• _Page excerpt_
^^^^^^^^^^^^^^^^

It is said ‘that in the 1890s, Joseph Kekuku [1873–1932], accidently strummed a Spanish guitar with a discarded bolt and from that day Kekuku become the inventor of the Hawaiian ‘lap-steel-guitar’. This guitar music requires the guitar to be played in a flat and horizontal position across the guitarist’s knee. Bolts, nails, back of a pocketknife and steel combs all give a pleasing descending—glissando sound that invokes a vision of Hawaiian palm beaches and rolling surf. Around the turn of the nineteenth century, the Steel guitar began to be held against the body as in the Spanish style with the guitarist using a metal, or glass cylindrical object worn on the fretting finger. These fretting techniques, known as ‘Slide-guitar’ in the Mississippi Delta: where in the Deep South, Blind Willie Johnson [25], Elmore James [26] and others developed and popularized Gospel Delta blues and Bluegrass. By the early 1920s, the term bottleneck came in use, due to a common idea that the remnants of broken glass bottles left over from bar room fights were picked-up and played on the guitar frets, and if not up to the task than another bottleneck could be picked-up from the floor and used.

In practices, the bottleneck divides the guitar string into two coupled vibrating string-lengths, with the extreme ends of the two sting lengths fixed and the opposing ends coupled through the damping action point of the bottleneck. When it comes to the sound quality ‘slide-guitar’ guitarists consider that glass slides offer a smoother playing feel, and produces a warmer and thicker sound that emphasizes the low to mid overtones within the harmonic series compared to metal slides that give a longer sustain that is also brighter and harsher [16].

^^^^^^^^^^^^^^^^

• _Given information_
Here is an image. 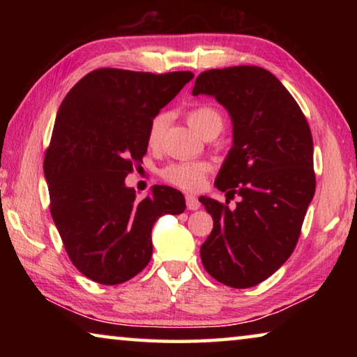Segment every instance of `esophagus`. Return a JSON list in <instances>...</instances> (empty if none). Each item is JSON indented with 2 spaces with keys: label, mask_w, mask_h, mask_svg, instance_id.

^^^^^^^^^^^^^^^^

• _Work to do_
Please answer from the slide guitar excerpt: by what time had the term "bottleneck" come into use? The material comes from a different source than the slide guitar excerpt.

• _Answer to this problem_
By the early 1920s.